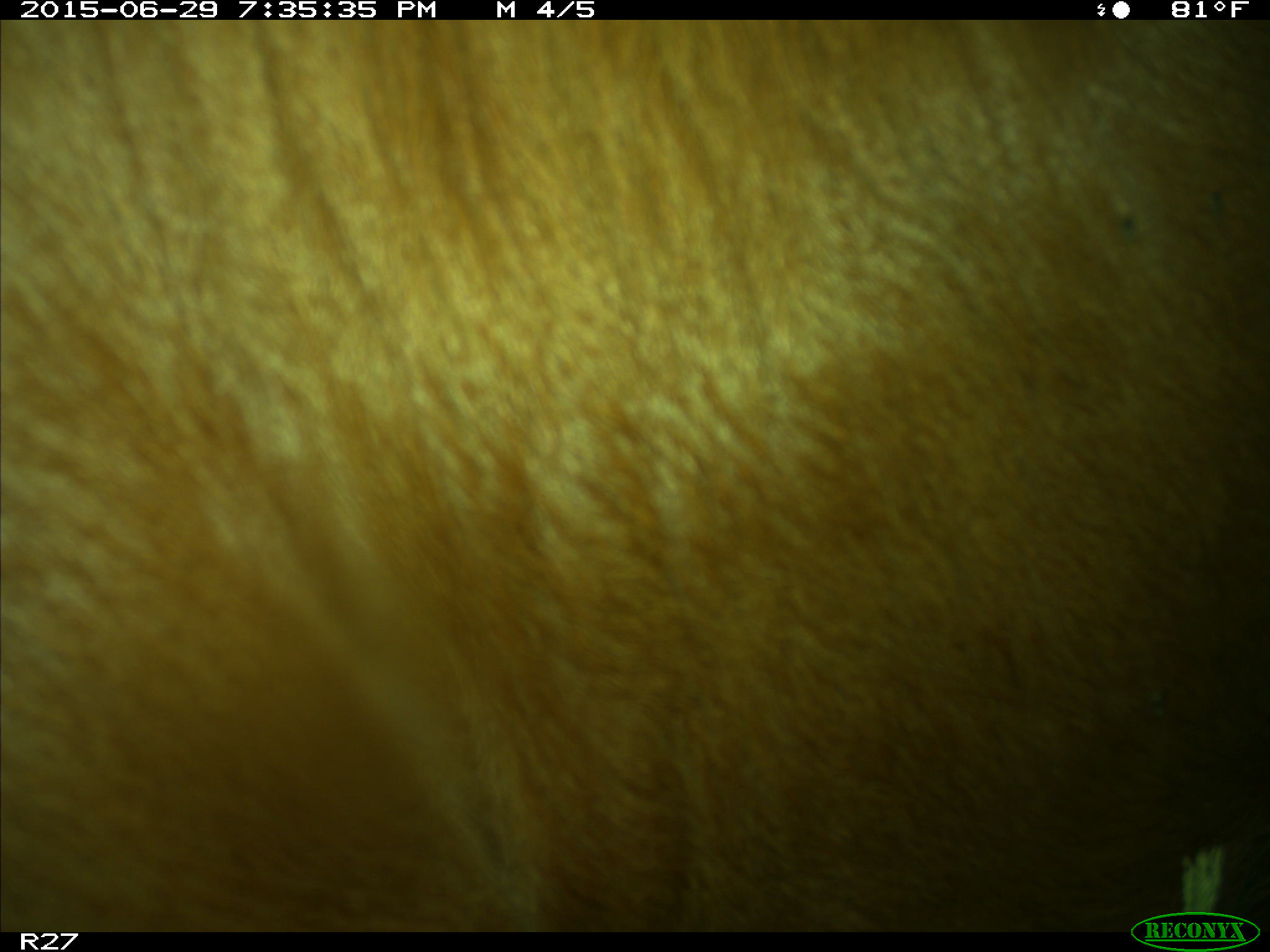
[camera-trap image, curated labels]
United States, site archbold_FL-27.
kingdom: Animalia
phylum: Chordata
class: Mammalia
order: Artiodactyla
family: Bovidae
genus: Bos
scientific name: Bos taurus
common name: domestic cow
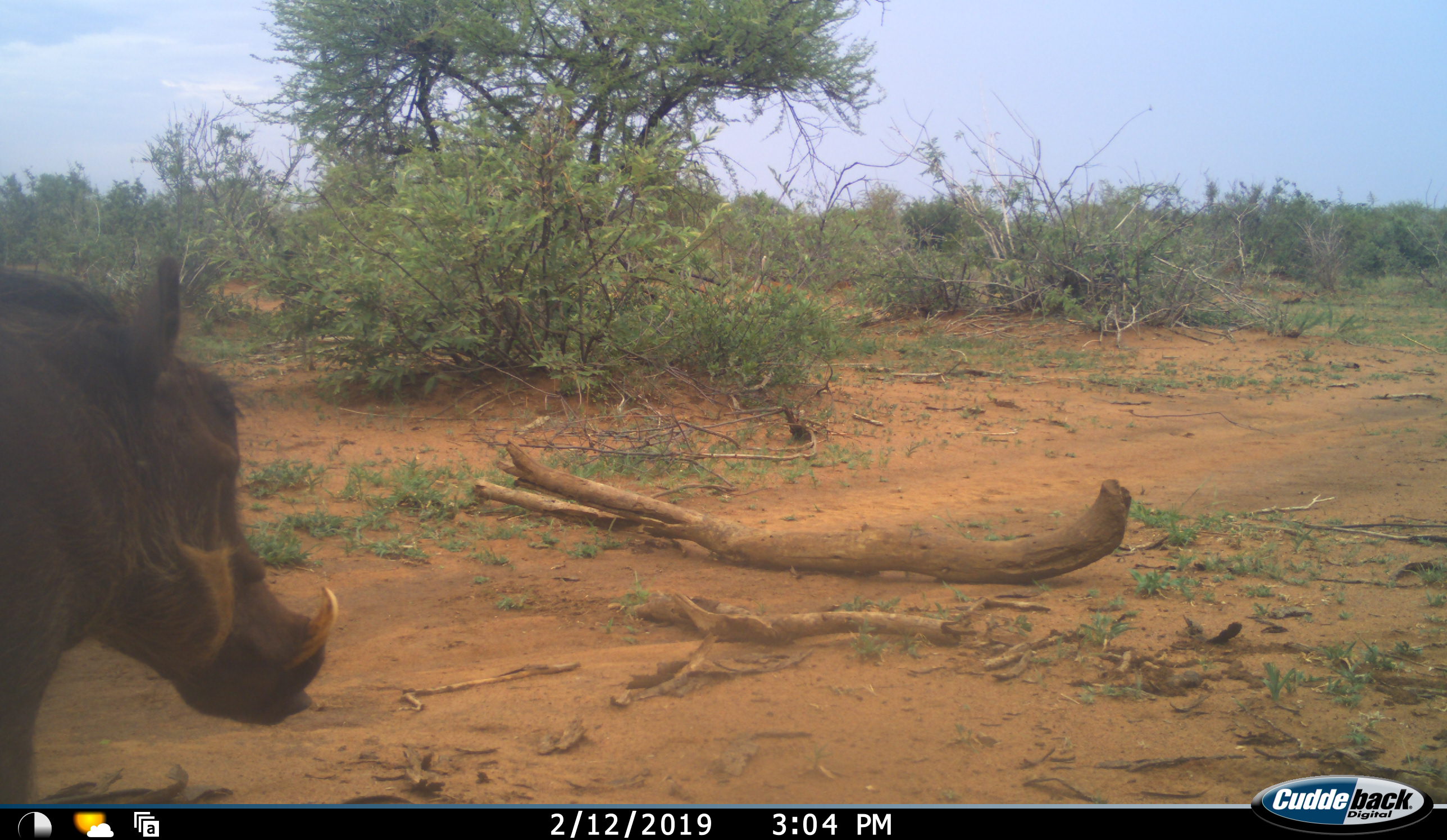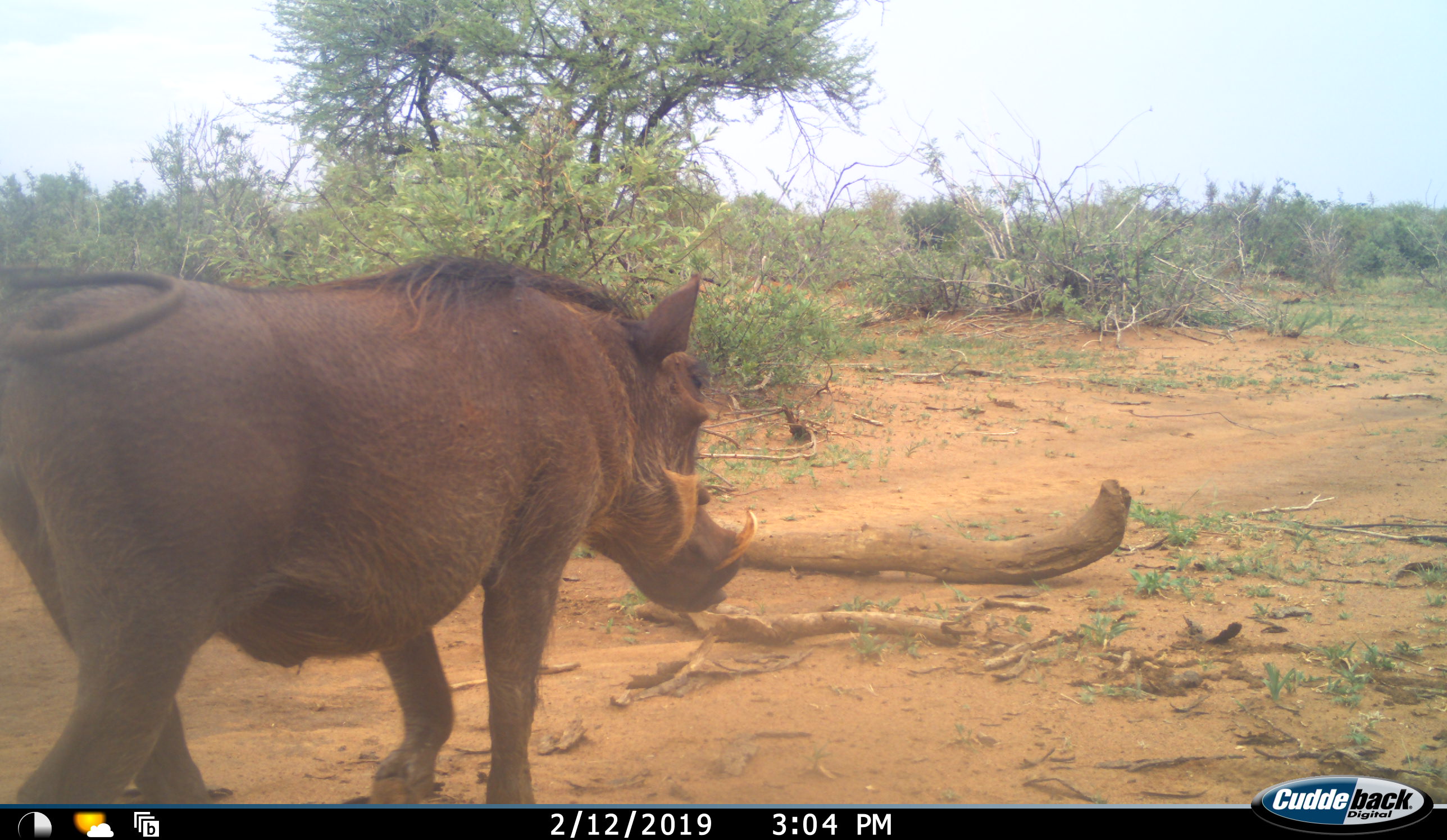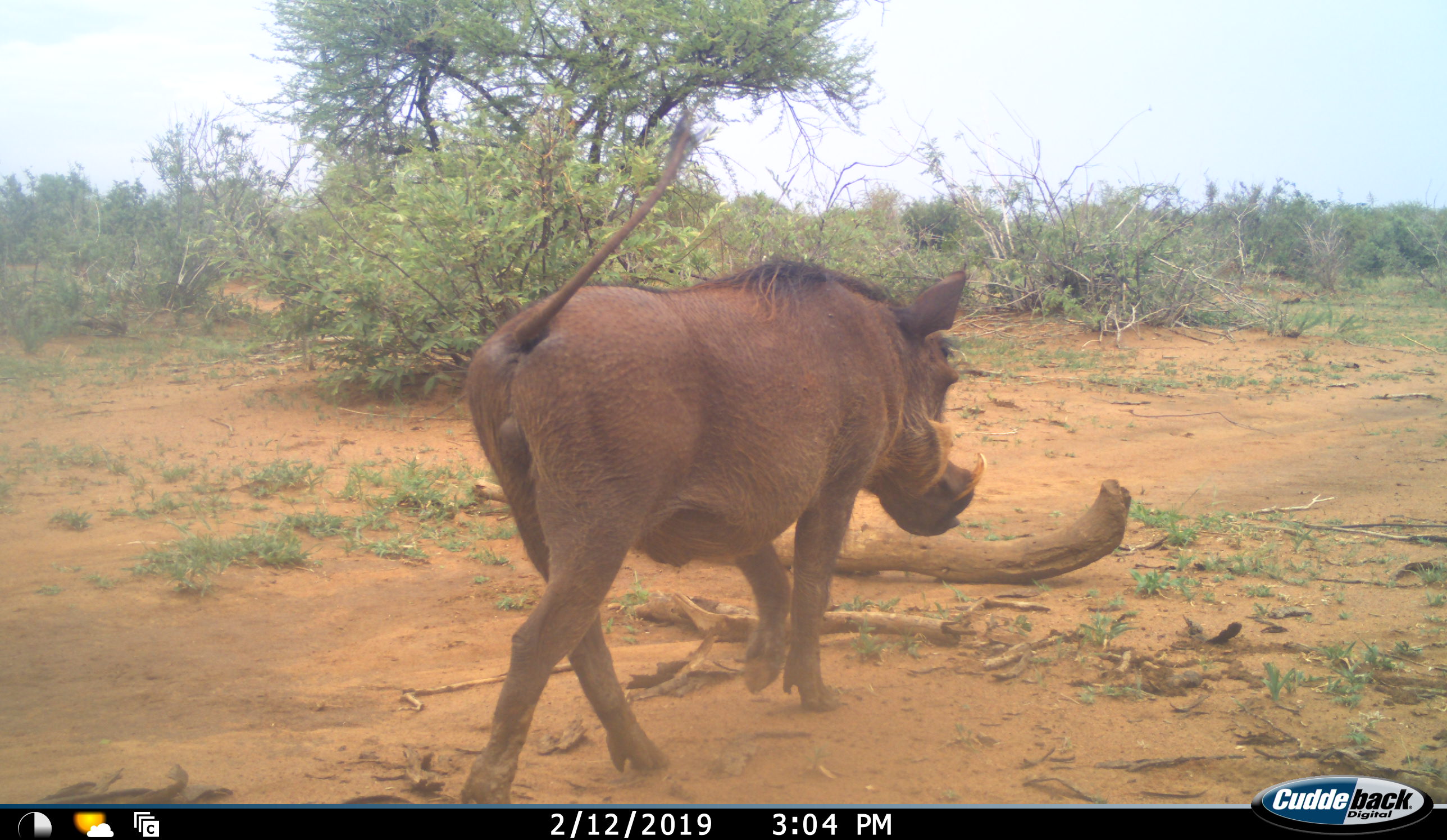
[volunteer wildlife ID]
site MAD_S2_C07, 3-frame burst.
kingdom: Animalia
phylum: Chordata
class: Mammalia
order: Artiodactyla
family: Suidae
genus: Phacochoerus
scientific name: Phacochoerus africanus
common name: warthog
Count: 1.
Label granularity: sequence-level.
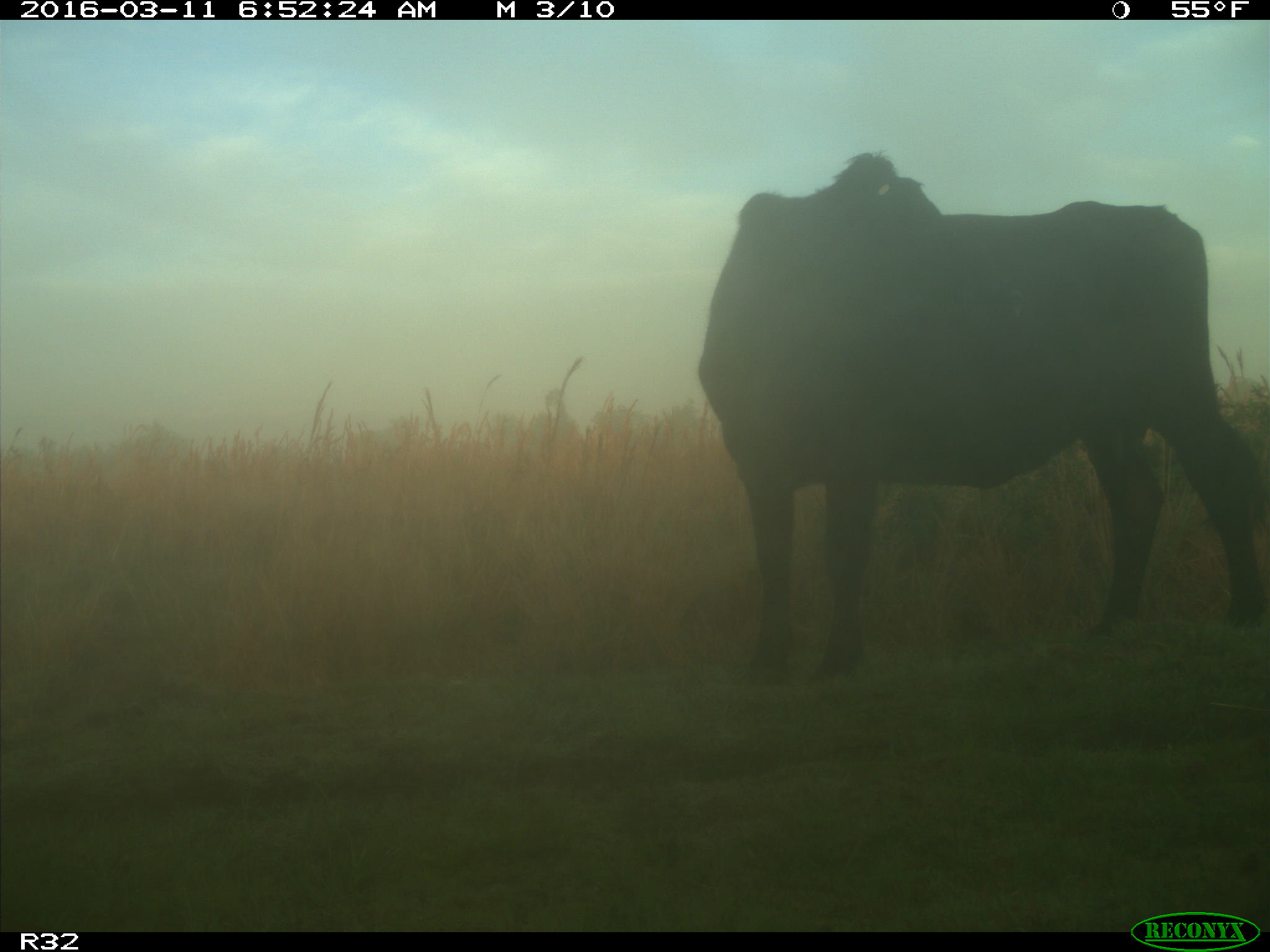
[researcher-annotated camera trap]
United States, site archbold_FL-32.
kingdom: Animalia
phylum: Chordata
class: Mammalia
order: Artiodactyla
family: Bovidae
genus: Bos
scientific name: Bos taurus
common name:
● ● ● ● ●
◆ WHAT TO DO ◆
Pull every line containing the word "site" out of the entries above.

◆ SOLUTION BELOW ◆
United States, site archbold_FL-27.
site MAD_S2_C07, 3-frame burst.
United States, site archbold_FL-32.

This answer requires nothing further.